[PASSAGE SHOWN]

S. Korea urges North to stop 'senseless' attacks on Park
South Korean President Park Geun-hye speaks as she visits the show "DMZ - Gruenes Band" (Demilitarized Zone - Green Belt) and remains of the Berlin Wall at the so-called East Side Gallery on March 27, 2014 in Berlin - by Johannes Eisele
A government statement called on the North to "act discreetly" in line with a recent cross-border agreement for the two countries to stop slandering one another.
"The North is showing senseless behaviour in using unspeakable language to attack our head of state's diplomatic activities," it said.
The tone of the criticism has become pointedly more personal and coarse in recent days, both in the editorial pages of the ruling party newspaper the Rodong Sinmun and the official KCNA news agency.
The attacks have ostensibly been a response to speeches Park gave during a recent tour of Europe, saying Pyongyang's nuclear material could end up in terrorist hands, and warning of a possible Chernobyl-style disaster at the North's main Yongbyong nuclear complex.
In Berlin, she spoke of the lessons Germany could provide for unification of the Korean peninsula and urged the North to give up its nuclear weapons.
"Park Geun-Hye's nonsense gibberish and ugly behaviour... leave us disgusted and disillusioned," the Rodong Sinmun said Tuesday.
Park's predecessor, Lee Myung-Bak was also the target of highly personal criticism by the North's state media, but the attacks on Park have been notable for their repeated allusions to her gender as the South's first woman president.
"Park put thick makeup on her old, wrinkled face and rambled on," was KCNA's verdict on her address in Germany.
"She can't dump her true nature of the peasant woman who babbles to herself at home.
"No wonder she is being criticised by the whole world as a 'low-quality politician' who does not know what and what not to speak about," the agency said.
One KCNA despatch on Tuesday included quotes apparently harvested from random Pyongyang residents.
"That talkative peasant woman needs to stop swishing her skirt," one resident said, employing a derogatory Korean term used to criticise women seen as overly bossy or domineering.
One doctor in a Pyongyang hospital was quoted as saying Park's actions would make "even a cow tethered in a field laugh."
Since assuming office a year ago, Park has repeatedly spoken of her desire to build trust with Pyongyang, while remaining firm in the face of any provocation from the North.
The policy appeared to be paying off when the two sides in February held the first reunion in three years for families separated by the Korean War.
Since then, tensions have risen and on Monday the two sides fired hundreds of artillery shells into each other's territorial waters, as South Korea responded to a live-fire drill by the North.

[DATA]
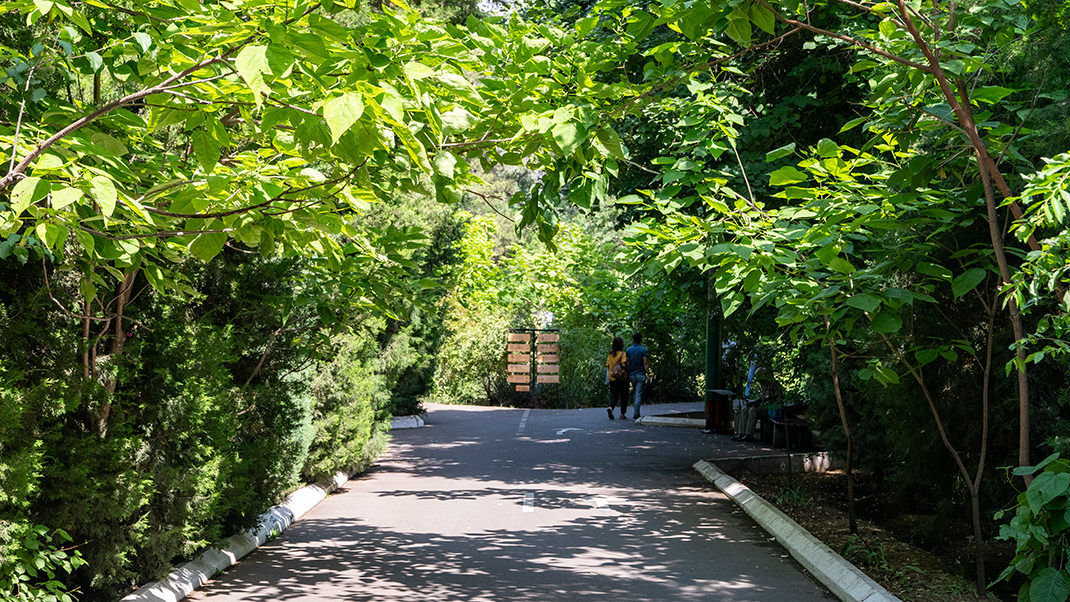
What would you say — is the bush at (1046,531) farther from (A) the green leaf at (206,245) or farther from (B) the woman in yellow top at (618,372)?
(B) the woman in yellow top at (618,372)

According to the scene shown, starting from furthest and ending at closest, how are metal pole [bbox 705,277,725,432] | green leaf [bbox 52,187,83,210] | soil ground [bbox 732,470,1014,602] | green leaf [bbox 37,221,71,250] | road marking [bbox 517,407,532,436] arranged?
road marking [bbox 517,407,532,436] < metal pole [bbox 705,277,725,432] < soil ground [bbox 732,470,1014,602] < green leaf [bbox 37,221,71,250] < green leaf [bbox 52,187,83,210]

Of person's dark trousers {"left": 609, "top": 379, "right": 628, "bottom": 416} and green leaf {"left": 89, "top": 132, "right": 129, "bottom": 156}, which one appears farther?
person's dark trousers {"left": 609, "top": 379, "right": 628, "bottom": 416}

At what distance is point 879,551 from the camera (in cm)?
851

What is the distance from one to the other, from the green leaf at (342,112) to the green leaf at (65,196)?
95 cm

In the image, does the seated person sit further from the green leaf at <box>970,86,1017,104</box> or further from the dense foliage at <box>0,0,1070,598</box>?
the green leaf at <box>970,86,1017,104</box>

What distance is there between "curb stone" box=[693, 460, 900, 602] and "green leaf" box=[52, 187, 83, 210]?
6010 millimetres

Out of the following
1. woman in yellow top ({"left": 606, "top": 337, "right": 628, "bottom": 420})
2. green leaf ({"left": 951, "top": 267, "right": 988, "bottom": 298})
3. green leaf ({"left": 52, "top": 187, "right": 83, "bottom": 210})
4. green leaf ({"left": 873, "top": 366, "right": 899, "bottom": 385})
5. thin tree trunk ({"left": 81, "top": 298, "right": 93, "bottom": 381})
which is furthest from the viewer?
woman in yellow top ({"left": 606, "top": 337, "right": 628, "bottom": 420})

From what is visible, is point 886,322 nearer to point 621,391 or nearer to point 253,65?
point 253,65

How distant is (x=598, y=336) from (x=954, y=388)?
2428cm

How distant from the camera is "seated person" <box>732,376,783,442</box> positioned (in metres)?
18.4

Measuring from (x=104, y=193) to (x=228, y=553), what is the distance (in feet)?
19.8

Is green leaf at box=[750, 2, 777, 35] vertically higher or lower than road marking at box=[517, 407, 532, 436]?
higher

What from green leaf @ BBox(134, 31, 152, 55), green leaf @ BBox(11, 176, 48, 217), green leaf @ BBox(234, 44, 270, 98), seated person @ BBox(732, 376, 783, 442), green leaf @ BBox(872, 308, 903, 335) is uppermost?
green leaf @ BBox(134, 31, 152, 55)

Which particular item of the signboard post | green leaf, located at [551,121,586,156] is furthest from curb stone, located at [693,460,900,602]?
the signboard post
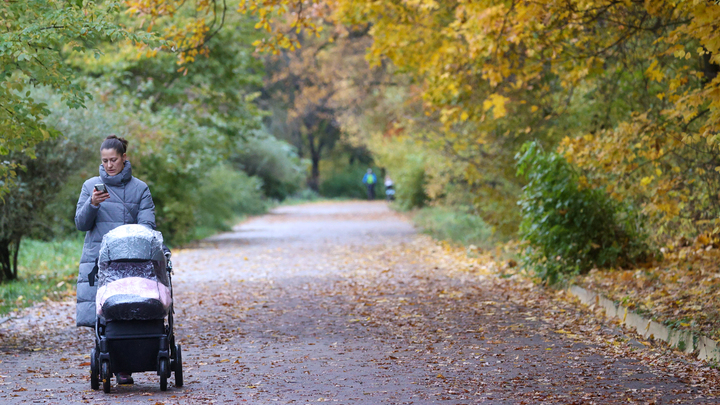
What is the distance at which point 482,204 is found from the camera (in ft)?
57.3

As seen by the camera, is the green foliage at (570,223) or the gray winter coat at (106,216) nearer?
the gray winter coat at (106,216)

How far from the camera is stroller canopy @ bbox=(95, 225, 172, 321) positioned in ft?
19.8

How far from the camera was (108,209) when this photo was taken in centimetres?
673

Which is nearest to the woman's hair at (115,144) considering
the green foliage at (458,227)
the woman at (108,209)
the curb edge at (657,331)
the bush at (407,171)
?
the woman at (108,209)

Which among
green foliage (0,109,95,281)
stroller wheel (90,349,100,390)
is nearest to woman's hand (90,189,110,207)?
stroller wheel (90,349,100,390)

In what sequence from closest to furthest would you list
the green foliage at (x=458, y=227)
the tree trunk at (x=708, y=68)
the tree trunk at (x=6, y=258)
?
the tree trunk at (x=708, y=68) < the tree trunk at (x=6, y=258) < the green foliage at (x=458, y=227)

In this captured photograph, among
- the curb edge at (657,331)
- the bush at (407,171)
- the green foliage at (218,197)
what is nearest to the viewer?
the curb edge at (657,331)

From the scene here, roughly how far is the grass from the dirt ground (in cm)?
88

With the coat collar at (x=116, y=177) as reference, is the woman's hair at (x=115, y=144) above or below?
above

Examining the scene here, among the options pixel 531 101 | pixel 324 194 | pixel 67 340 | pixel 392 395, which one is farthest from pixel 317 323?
pixel 324 194

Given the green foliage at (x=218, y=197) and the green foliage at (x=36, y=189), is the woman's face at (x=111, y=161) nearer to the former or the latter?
the green foliage at (x=36, y=189)

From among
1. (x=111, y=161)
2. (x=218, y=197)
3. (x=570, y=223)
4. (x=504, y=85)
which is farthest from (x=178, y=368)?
(x=218, y=197)

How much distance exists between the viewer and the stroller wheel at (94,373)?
6254 mm

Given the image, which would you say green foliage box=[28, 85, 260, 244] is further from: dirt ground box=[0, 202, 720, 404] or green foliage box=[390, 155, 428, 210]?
green foliage box=[390, 155, 428, 210]
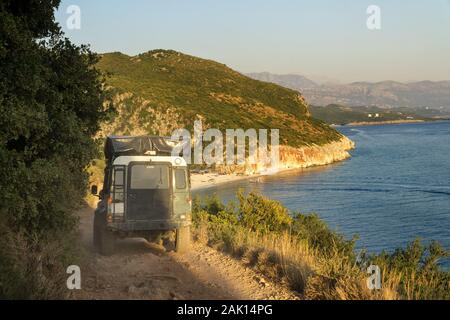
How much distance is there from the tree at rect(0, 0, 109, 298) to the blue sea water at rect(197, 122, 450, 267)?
21.1 metres

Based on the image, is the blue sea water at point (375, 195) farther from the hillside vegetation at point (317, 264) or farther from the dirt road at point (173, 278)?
the dirt road at point (173, 278)

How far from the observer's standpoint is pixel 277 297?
9.09m

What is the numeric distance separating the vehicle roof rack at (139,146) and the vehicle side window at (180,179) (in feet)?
1.98

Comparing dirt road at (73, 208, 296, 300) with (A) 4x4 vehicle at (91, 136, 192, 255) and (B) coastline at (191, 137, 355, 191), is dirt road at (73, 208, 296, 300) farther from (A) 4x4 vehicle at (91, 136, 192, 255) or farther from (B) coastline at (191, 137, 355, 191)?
(B) coastline at (191, 137, 355, 191)

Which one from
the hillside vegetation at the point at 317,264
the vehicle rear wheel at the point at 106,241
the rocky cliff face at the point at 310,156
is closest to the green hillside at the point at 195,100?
the rocky cliff face at the point at 310,156

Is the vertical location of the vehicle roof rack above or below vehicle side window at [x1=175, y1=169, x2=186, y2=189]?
above

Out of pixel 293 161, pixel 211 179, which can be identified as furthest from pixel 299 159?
pixel 211 179

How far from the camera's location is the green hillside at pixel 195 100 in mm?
84750

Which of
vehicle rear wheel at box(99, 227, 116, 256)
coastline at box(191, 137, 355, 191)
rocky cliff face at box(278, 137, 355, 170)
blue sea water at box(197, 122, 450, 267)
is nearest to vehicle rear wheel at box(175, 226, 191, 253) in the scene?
vehicle rear wheel at box(99, 227, 116, 256)

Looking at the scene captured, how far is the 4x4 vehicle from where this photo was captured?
534 inches
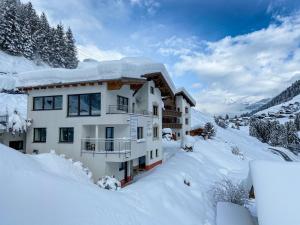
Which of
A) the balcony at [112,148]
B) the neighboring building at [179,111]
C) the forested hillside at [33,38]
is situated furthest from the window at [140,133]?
the forested hillside at [33,38]

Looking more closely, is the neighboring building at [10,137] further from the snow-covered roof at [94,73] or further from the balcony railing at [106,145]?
the balcony railing at [106,145]

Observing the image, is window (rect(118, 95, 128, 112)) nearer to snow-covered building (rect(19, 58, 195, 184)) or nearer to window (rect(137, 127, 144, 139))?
snow-covered building (rect(19, 58, 195, 184))

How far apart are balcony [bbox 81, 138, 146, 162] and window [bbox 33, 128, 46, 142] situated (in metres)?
4.76

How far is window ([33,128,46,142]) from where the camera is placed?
80.4ft

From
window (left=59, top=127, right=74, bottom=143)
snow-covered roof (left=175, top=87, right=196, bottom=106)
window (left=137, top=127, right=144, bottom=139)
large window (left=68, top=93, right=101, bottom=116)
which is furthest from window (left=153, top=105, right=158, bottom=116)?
snow-covered roof (left=175, top=87, right=196, bottom=106)

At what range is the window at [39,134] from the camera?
24502mm

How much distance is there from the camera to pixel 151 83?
96.9ft

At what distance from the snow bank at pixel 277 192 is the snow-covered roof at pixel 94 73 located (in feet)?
43.8

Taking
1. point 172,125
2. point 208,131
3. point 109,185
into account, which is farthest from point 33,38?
point 109,185

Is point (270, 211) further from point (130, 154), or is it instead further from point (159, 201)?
point (130, 154)

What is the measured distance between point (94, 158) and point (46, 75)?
9.11 metres

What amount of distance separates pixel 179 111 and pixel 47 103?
29534 millimetres

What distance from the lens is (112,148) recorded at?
22.8m

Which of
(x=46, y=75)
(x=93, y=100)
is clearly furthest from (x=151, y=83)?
(x=46, y=75)
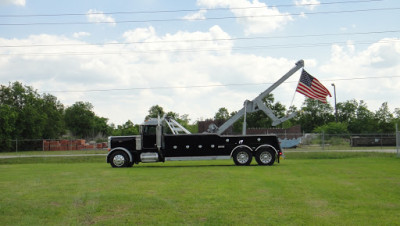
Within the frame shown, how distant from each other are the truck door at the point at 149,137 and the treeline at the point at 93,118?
21.3 m

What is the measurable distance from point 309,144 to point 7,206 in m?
45.8

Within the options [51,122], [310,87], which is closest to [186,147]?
[310,87]

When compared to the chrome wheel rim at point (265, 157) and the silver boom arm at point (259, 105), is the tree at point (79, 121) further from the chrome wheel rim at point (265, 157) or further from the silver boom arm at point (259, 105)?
the chrome wheel rim at point (265, 157)

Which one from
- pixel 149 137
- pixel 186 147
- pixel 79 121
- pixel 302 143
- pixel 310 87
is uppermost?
pixel 79 121

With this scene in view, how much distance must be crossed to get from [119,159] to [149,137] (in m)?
1.79

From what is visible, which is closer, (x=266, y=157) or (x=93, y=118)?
(x=266, y=157)

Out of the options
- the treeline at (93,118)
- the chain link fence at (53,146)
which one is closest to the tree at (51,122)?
the treeline at (93,118)

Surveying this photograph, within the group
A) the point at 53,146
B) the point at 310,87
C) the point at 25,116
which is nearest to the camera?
the point at 310,87

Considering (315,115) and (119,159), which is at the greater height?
(315,115)

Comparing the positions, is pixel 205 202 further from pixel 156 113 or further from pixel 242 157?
pixel 156 113

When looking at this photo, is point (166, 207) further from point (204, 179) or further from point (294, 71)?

[QUESTIONS TO ANSWER]
1. According to the news report on North Korea's attacks on Park, what did the two Koreas hold in February for the first time in three years?
2. Copy word for word the part of the news report on North Korea's attacks on Park that begins at the words "One KCNA despatch" and ends after the words "from the North.".
The material does not need to be used.

[TASK-BY-TASK ANSWERS]
1. A reunion for families separated by the Korean War.

2.
One KCNA despatch on Tuesday included quotes apparently harvested from random Pyongyang residents.
"That talkative peasant woman needs to stop swishing her skirt," one resident said, employing a derogatory Korean term used to criticise women seen as overly bossy or domineering.
One doctor in a Pyongyang hospital was quoted as saying Park's actions would make "even a cow tethered in a field laugh."
Since assuming office a year ago, Park has repeatedly spoken of her desire to build trust with Pyongyang, while remaining firm in the face of any provocation from the North.